▶ What you need to do
Copy every line in the listing that contains "Design".

▶ Dataset extract
---
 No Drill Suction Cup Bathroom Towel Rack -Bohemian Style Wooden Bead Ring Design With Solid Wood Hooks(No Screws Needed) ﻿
---
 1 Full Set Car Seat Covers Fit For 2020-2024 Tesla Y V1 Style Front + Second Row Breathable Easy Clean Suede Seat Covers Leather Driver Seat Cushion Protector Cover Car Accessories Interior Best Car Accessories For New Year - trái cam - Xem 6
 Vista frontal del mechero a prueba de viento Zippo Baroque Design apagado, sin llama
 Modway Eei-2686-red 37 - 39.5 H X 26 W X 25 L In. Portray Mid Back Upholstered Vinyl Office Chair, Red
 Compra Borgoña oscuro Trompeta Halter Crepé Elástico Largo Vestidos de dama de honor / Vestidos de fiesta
---
▶ Written response
 No Drill Suction Cup Bathroom Towel Rack -Bohemian Style Wooden Bead Ring Design With Solid Wood Hooks(No Screws Needed) ﻿
 Vista frontal del mechero a prueba de viento Zippo Baroque Design apagado, sin llama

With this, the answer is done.